I virus non si auto-eliminano
Come spiega il virologo Roberto Burioni sul proprio canale YouTube MedicalFacts «Non ha senso parlare di immunità di gregge per il coronavirus: prima di tutto non sappiamo se chi lo ha preso è protetto da una successiva infezione. Potrebbe infettarsi nuovamente con sintomi più lievi, ma pur sempre trasmetterlo agli altri. In secondo luogo non abbiamo un vaccino contro il coronavirus e in generale i virus non si autoeliminano da soli. Il morbillo se ne è andato da intere regioni del mondo quando abbiamo iniziato a fare il vaccino». Lo stesso vale per la poliomielite e il vaiolo («che aveva una mortalità del 30%» ricorda Burioni).
Perché va rallentato il contagio
L’epidemiologo Pierluigi Lopalco chiarisce a Donna Moderna: «Dal momento che non abbiamo vaccino, l’immunità di gregge, che alla fine farà arrestare la corsa del virus, bisognerà ottenerla attraverso l’infezione. Le misure di contenimento e di rallentamento però servono affinché, a parità di infezioni, l’impatto sulla salute sia il più basso possibile. Cioè rallentando la corsa del virus potremo curare quelle persone che prenderanno la polmonite. Se invece si lascia il virus libero di correre, non riusciremo a guarirle e quindi ci saranno molte vittime. In generale l’immunità di gregge che si realizza dopo l’epidemia è identica in entrambi i casi, solo che con un picco di contagi alto e stretto avremo anche molti morti, mentre con una curva bassa e lunga avremo persone che saranno guarite e forse immunizzate» spiega Lopalco, professore di Igiene all’università di Pisa. Non a caso il premier britannico, Johnson, ha avvertito la popolazione: «Voglio essere onesto con voi. Molte famiglie perderanno prematuramente alcuni loro cari».

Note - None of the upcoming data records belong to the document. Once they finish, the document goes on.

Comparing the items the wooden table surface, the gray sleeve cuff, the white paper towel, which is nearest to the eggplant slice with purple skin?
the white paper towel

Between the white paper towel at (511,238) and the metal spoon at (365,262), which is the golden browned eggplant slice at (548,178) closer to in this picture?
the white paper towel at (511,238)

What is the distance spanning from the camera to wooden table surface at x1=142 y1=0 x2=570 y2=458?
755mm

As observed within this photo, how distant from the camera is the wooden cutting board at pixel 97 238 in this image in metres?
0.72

«In questo caso a complicare la situazione c’è che non sappiamo quale sarà l’immunità a lungo termine di questo virus. Potremmo anche avere la brutta sorpresa di ottenere un’immunità di gregge dopo un’ondata epidemica, per poi trovarci tra un anno nell’identica situazione, perché il virus potrebbe reinfettare le persone contagiate l’anno prima» aggiunge l’esperto, che conclude: «L’unica strada percorribile è quindi rallentare la diffusione del coronavirus».

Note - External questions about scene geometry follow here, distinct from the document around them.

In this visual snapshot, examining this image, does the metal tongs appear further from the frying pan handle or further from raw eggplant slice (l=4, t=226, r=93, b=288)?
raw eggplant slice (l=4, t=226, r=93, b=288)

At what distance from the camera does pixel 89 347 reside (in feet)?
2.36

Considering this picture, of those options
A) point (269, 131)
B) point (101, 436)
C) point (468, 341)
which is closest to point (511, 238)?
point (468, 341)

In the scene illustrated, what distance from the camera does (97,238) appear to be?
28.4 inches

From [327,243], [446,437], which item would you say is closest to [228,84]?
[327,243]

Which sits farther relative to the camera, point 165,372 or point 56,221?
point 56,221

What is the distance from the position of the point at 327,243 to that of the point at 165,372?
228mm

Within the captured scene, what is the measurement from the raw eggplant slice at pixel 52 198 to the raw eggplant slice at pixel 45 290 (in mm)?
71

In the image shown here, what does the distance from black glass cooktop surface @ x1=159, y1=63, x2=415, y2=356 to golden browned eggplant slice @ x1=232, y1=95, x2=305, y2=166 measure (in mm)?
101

Il rischio della mutazione e di nuovi focolai
«Purtroppo è possibile che il virus muti, ma al momento non possiamo prevederlo. Per l’influenza sappiamo che è così, per questo si sottolinea l’importanza della vaccinazione» conferma l’epidemiologo. Non va neppure dimenticato il rischio di nuovi focolai: «Come già avvenuto con altri virus (per esempio il morbillo, dopo una prima ondata che in genere colpisce il 30/60% della popolazione si assiste a un primo calo dovuto all’immunità di gregge, ma poi arrivano altre ondate, con nuovi focolai» ha spiegato il virologo Fabrizio Pregliasco, direttore scientifico dell’Istituto Galeazzi di Milano. Ma prima di scoprire un vaccino, testarlo, produrlo e commercializzarlo non passerà, secondo gli esperti, meno di un anno. Nel caso della MERS, la sindrome respiratoria acuta che si è diffusa nel Medio Oriente nel 2012, si sta sperimentando solo adesso.
Unica arma: stare a casa
L’unica strada è dunque il contenimento, anche se in una prima fase non tutti gli esperti sono stati concordi sulla necessità, ad esempio, di chiudere le scuole: «Si è trattato di una stretta minoranza, che forse sottovalutava le potenziali conseguenze del coronavirus sui singoli individui e la sua velocità. Sicuramente alcuni erano scettici sull’impatto che avrebbe avuto sulle strutture sanitarie. Quei pochi, dopo aver visto quanto accaduto in Lombardia, si sono ricreduti» commenta Lopalco.